Seis da manhã e o cara de pé, agitado e sorridente. Raridade. Isso porque ele estava trabalhando como fotógrafo de um grande jornal e a tarefa naquele dia era cobrir os saltos dos pára-quedistas da FAB de um grande avião Hércules. O céu estava meio encoberto e batia um vento frio na base aérea de Santa Cruz, bem ao gosto do cara. "E Ele sentiu frio... e viu que isso era bom", costumava repetir.

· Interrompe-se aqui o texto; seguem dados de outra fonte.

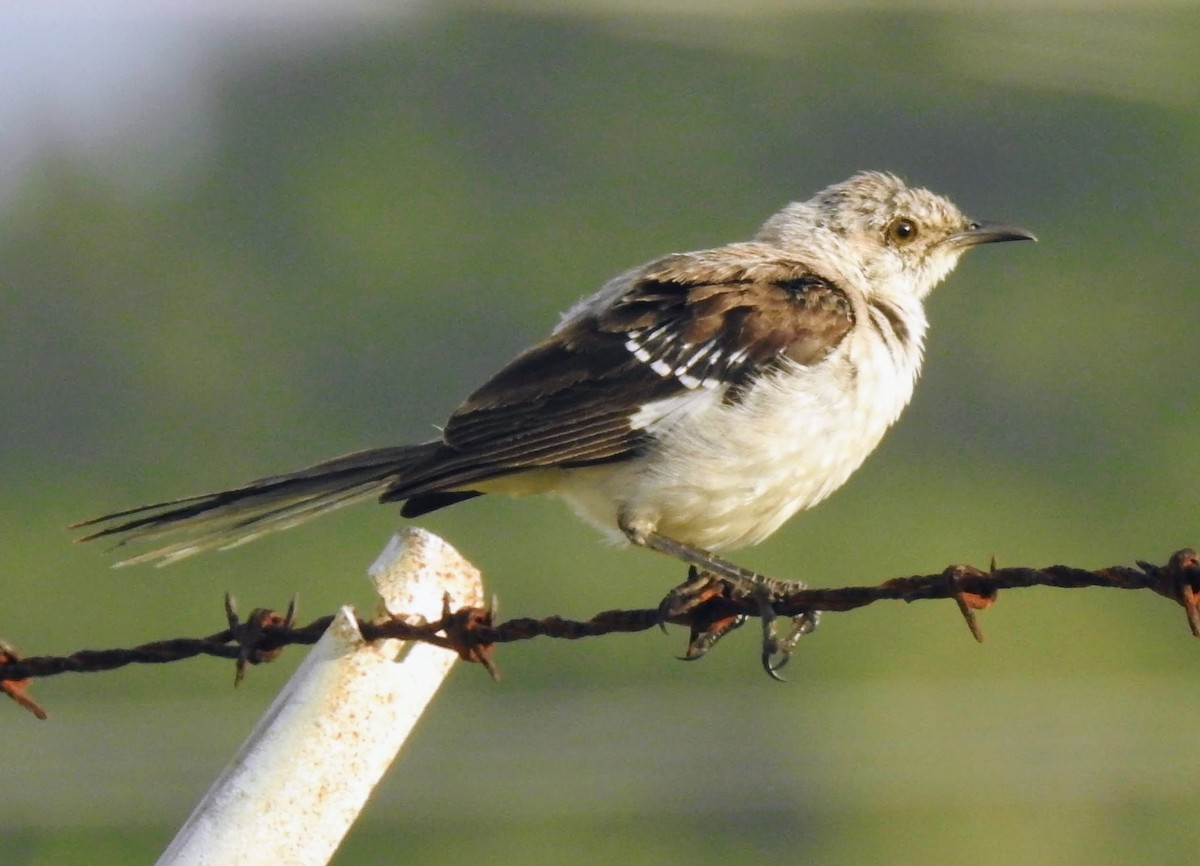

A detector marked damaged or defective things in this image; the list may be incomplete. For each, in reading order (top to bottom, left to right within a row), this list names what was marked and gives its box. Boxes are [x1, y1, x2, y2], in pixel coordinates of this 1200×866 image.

A intenção do cara era saltar de pára-quedas junto com a equipe e fazer imagens durante a queda. Porém o instrutor que faria o salto duplo com ele estava doente e o capacete com câmera automática acoplada – equipamento fundamental para fazer as fotos naquela situação – estava quebrado. Quando o comandante do vôo lhe deu a notícia, o tempo fechou para o cara. E como o céu abriu com tímidos raios de sol, os pára-quedistas e o cara embarcaram no grande Hércules. Terminadas as entrevistas, o repórter se despediu do amigo fotógrafo, que lhe sussurrou "não posso saltar de pára-quedas mas assim mesmo vou fazer fotos que ninguém jamais fez antes durante um vôo... me aguarde!" e se afastou rindo.

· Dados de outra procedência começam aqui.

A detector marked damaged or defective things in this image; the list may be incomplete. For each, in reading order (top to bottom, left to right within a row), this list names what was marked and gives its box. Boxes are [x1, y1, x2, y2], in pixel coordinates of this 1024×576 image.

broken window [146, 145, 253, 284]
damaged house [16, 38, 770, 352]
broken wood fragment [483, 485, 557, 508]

No ventre da baleia voadora, cada um se afivelou nos bancos laterais. Para o cara aquela era uma experiência nova e fascinante. Olhava tudo como uma criança, buscando algo que o ajudasse a fazer "as fotos que ninguém jamais fez antes". Perguntou como seriam os saltos e o comandante lhe explicou que os soldados fariam duas filas ao longo das paredes da aeronave e se lançariam no vazio pelas laterais da grande abertura traseira. O cara notou um longo cabo de aço preso no fundo do avião e logo teve a brilhante idéia. Contou ao comandante e lhe disse que já que não poderia saltar como havia planejado, a FAB não poderia negar-lhe esse pedido.
Assim que o Hércules alcançou a altitude certa para o exercício, o cara foi amarrado no cabo de aço pela cintura. A cloaca retangular do leviatã metálico se abriu e todos a bordo se prepararam. Enquanto os soldados fizeram a última checagem nos pára-quedas, o cara certificou-se de que estava bem preso e seguro. Todos se puseram de pé e formaram duas filas para o salto. O cara caminhou até a borda do abismo com a câmera na mão, virou-se uma última vez e puxou o cabo de aço do cinto. Fincou os calcanhares nos centímetros finais da abertura traseira, inclinou-se cerca de 40 graus para fora e mirou o vazio sob seus pés. Se tivesse acrofobia estaria morto agora, pensou. O comandante deu a ordem e os soldados lançaram-se no espaço, com seus pára-quedas e suas coragens cotidianas. Nas mãos do cara, a Nikon FM-2 registrou tudo, tendo as bordas da abertura como moldura. Assim que os pára-quedistas saltavam eram imediatamente congelados e eternizados em celulóide. Com a vida segura por apenas um tênue cabo de aço, o cara se divertia com tudo aquilo. O Rio de Janeiro era uma grande maquete abaixo dele. O vento, o ronco do motor e as manobras que o avião fazia compunham aquela montanha russa aérea, aquela diversão exclusiva que ele experimentava no horário de trabalho. E enquanto o cara imaginava a queda no abismo, o filme de 36 poses cumpriu o seu dever para o jornal.
Minutos depois a aeronave pousava na pista do Recreio dos Bandeirantes, suave como só um monstro voador sabe fazer. Satisfeito, o cara despediu-se do comandante e caminhou na direção do estacionamento, onde outro carro do jornal o aguardava. Com o resto do dia de folga, ele só lamentava não ter conseguido saltar de pára-quedas. Porém o vôo foi incrível e ficaria registrado em sua memória pelo resto da vida. A dez metros do carro de resgate, uma falha no asfalto barrou o dedão direito do cara e ele despencou de cara no chão, sobre o joelho esquerdo e as duas mãos. A bolsa da câmera também tocou o solo, apesar de bem protegida, com fotos incríveis que ninguém jamais fez antes em seu interior acolchoado. Apesar das palmas raladas e da dor forte no joelho, o cara começou a rir de si próprio, e agradeceu à divina providência por não ter tropeçado uns quinze minutos antes, lá em cima.